Already have an account?
Sign in to comment
Uh oh!
There was an error while loading. Please reload this page.
-
NVIDIA GeForce RTX 3090单卡执行Lora FT报错
/ChatGLM3-main/finetune_demo$ nvidia-smi
Thu Mar 7 16:10:39 2024
+---------------------------------------------------------------------------------------+
| NVIDIA-SMI 535.161.07 Driver Version: 535.161.07 CUDA Version: 12.2 |
|-----------------------------------------+----------------------+----------------------+
| GPU Name Persistence-M | Bus-Id Disp.A | Volatile Uncorr. ECC |
| Fan Temp Perf Pwr:Usage/Cap | Memory-Usage | GPU-Util Compute M. |
| | | MIG M. |
|=========================================+======================+======================|
| 0 NVIDIA GeForce RTX 3090 Off | 00000000:01:00.0 On | N/A |
| 0% 49C P8 39W / 350W | 626MiB / 24576MiB | 0% Default |
| | | N/A |
+-----------------------------------------+----------------------+----------------------+
| 1 NVIDIA GeForce RTX 3090 Off | 00000000:04:00.0 Off | N/A |
| 0% 47C P8 23W / 350W | 10MiB / 24576MiB | 0% Default |
| | | N/A |
+-----------------------------------------+----------------------+----------------------+
samples in train.json after converting
{"conversations": [{"role": "user", "content": "类型#裙版型#宽松版型#显瘦颜色#黑色图案#撞色裙型#直筒裙裙款式#拼接"}, {"role": "assistant", "content": "采用简洁大体的黑色格调,宽松舒适的裙子内里,配上落肩的袖子拼接,不惧夏日的炎热,穿出清凉舒适。用时尚的英文字母,加上撞色的红白搭配,呈现大气时尚的款式。直筒的裙子轮廓,前短后长的长度裁剪,上身拉长宝宝的身体比例,挑高显瘦。"}]}
{"conversations": [{"role": "user", "content": "类型#上衣颜色#黑色颜色#紫色风格#性感图案#字母图案#文字图案#线条图案#刺绣衣样式#卫衣衣长#短款衣袖型#落肩袖衣款式#连帽"}, {"role": "assistant", "content": "卫衣的短款长度设计能够适当地露出腰线,打造出纤瘦的身材十分性感。衣身的字母刺绣图案有着小巧的样式,黑色的绣线在紫色的衣身上显得很出挑显眼。落肩袖的设计柔化了肩部的线条衬托得人很温柔可爱。紫色的颜色彰显出优雅的气质也不失年轻活力感。连帽的设计让卫衣更加丰满造型感很足,长长的帽绳直到腰际处,有着延长衣身的效果显得身材。"}]}
{"conversations": [{"role": "user", "content": "类型#上衣颜色#黑白风格#简约风格#休闲图案#条纹衣样式#风衣*衣样式#外套"}, {"role": "assistant", "content": "设计师以条纹作为风衣外套的主要设计元素,以简约点缀了外套,带来大气休闲的视觉效果。因为采用的是黑白的经典色,所以有着颇为出色的耐看性与百搭性,可以帮助我们更好的驾驭日常的穿着,而且不容易让人觉得它过时。"}]}
lora ft cmd in Ubuntu20.04执行命令
CUDA_VISIBLE_DEVICES=1 /home/yons/miniconda3/envs/apple/bin/python finetune_hf.py data/AdvertiseGen_fix /home/yons/llms/models/chatglm3-6b configs/lora.yaml no
然后报错:
TypeError: Object of type Tensor is not JSON serializable
卡了两天了,求高手指点,十分感谢!!!
具体执行过程及报错信息如下:
~/llms/ChatGLM3-main/finetune_demo$ CUDA_VISIBLE_DEVICES=1 /home/yons/miniconda3/envs/apple/bin/python finetune_hf.py data/AdvertiseGen_fix /home/yons/llms/models/chatglm3-6b configs/lora.yaml no
Setting eos_token is not supported, use the default one.

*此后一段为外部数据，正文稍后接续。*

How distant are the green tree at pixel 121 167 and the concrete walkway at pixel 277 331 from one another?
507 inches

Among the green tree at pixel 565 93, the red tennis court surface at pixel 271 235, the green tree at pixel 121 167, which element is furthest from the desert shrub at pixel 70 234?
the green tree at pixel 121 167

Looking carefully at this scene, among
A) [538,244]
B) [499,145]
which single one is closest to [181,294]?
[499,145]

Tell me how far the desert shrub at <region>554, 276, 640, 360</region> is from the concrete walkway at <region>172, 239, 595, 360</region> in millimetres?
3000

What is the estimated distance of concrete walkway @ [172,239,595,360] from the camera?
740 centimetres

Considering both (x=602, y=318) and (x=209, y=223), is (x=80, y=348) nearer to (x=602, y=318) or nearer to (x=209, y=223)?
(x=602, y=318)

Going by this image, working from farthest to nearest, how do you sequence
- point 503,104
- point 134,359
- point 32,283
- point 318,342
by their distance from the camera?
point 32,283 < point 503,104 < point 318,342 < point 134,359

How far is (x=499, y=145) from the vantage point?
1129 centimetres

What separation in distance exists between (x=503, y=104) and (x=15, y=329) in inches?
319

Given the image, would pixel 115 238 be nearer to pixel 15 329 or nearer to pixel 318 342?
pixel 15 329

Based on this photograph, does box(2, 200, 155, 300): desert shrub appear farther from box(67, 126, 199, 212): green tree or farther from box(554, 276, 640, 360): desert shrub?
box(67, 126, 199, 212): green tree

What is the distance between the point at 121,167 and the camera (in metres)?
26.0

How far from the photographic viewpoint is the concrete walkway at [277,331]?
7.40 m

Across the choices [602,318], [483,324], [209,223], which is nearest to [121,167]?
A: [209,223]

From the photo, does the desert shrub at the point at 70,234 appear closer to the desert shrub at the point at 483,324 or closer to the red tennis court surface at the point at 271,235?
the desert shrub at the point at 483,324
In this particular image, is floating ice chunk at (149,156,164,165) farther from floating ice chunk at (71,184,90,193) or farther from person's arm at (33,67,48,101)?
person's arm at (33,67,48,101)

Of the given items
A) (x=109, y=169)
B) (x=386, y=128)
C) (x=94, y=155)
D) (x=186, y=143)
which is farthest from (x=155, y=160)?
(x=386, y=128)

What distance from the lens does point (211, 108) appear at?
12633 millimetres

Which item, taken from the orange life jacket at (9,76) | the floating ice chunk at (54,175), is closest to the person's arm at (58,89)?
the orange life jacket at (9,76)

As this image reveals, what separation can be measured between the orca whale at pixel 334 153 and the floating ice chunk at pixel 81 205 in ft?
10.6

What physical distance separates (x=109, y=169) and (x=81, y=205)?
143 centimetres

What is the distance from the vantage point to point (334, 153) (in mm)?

Setting pad_token is not supported, use the default one.
Setting unk_token is not supported, use the default one.
Loading checkpoint shards: 100%|████████████████████████████████████████████████████████████| 7/7 [00:03<00:00, 1.91it/s]
trainable params: 1,949,696 || all params: 6,245,533,696 || trainable%: 0.031217444255383614
--> Model
--> model has 1.949696M params
train_dataset: Dataset({
features: ['input_ids', 'labels'],
num_rows: 114599
})
val_dataset: Dataset({
features: ['input_ids', 'output_ids'],
num_rows: 1070
})
test_dataset: Dataset({
features: ['input_ids', 'output_ids'],
num_rows: 1070
})
max_steps is given, it will override any value given in num_train_epochs
[2024-03-07 15:58:43,521] [INFO] [real_accelerator.py:191:get_accelerator] Setting ds_accelerator to cuda (auto detect)
[2024-03-07 15:58:43,642] [INFO] [logging.py:96:log_dist] [Rank -1] DeepSpeed info: version=0.13.4, git-hash=unknown, git-branch=unknown
[2024-03-07 15:58:43,642] [INFO] [comm.py:637:init_distributed] cdb=None
[2024-03-07 15:58:43,642] [INFO] [comm.py:652:init_distributed] Not using the DeepSpeed or dist launchers, attempting to detect MPI environment...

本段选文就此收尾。